EXERCISE MATERIALS>
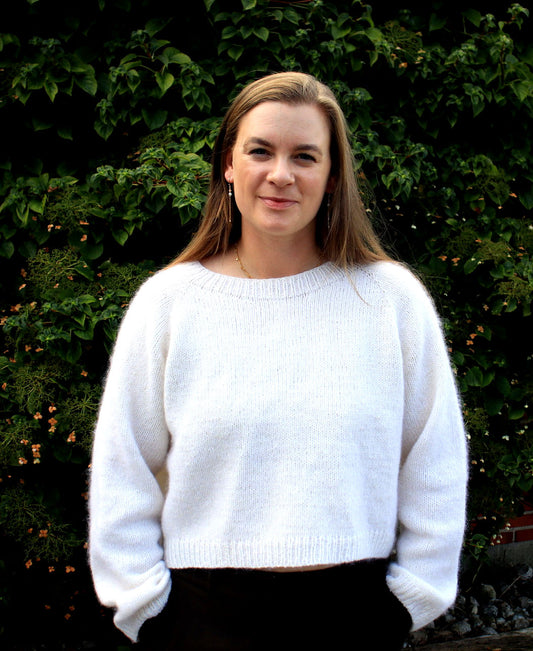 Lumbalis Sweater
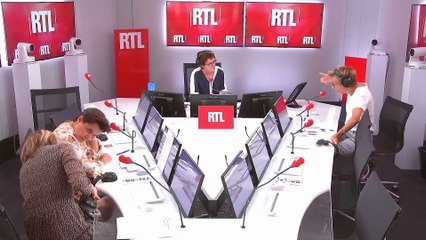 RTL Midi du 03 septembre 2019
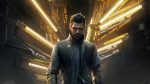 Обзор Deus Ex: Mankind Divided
--
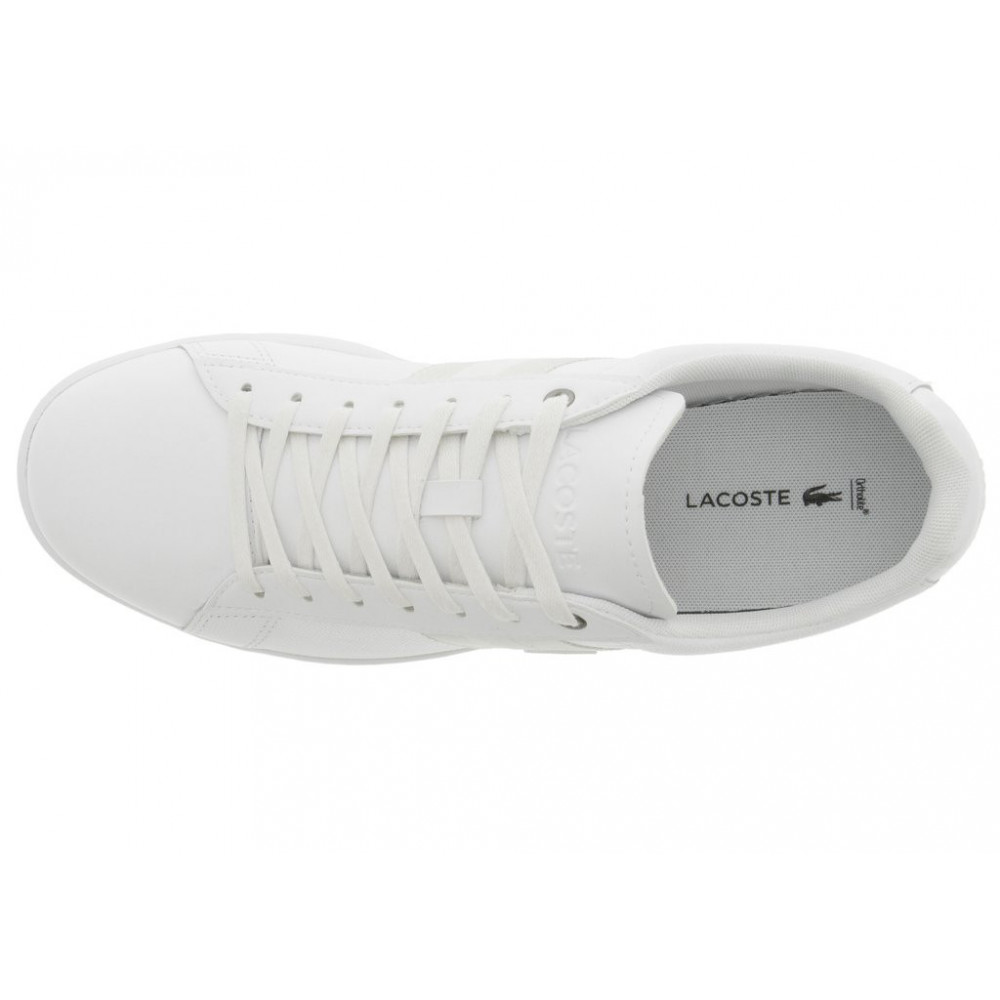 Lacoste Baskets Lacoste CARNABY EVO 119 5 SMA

WHAT YOU NEED TO DO> Pictures excluded, transcribe the listing above exactly from the line with "Lumbalis Sweater" through the line with "Обзор Deus Ex: Mankind Divided", and no further.

ANSWER TO THIS TASK>
 Lumbalis Sweater
 RTL Midi du 03 septembre 2019
 Обзор Deus Ex: Mankind Divided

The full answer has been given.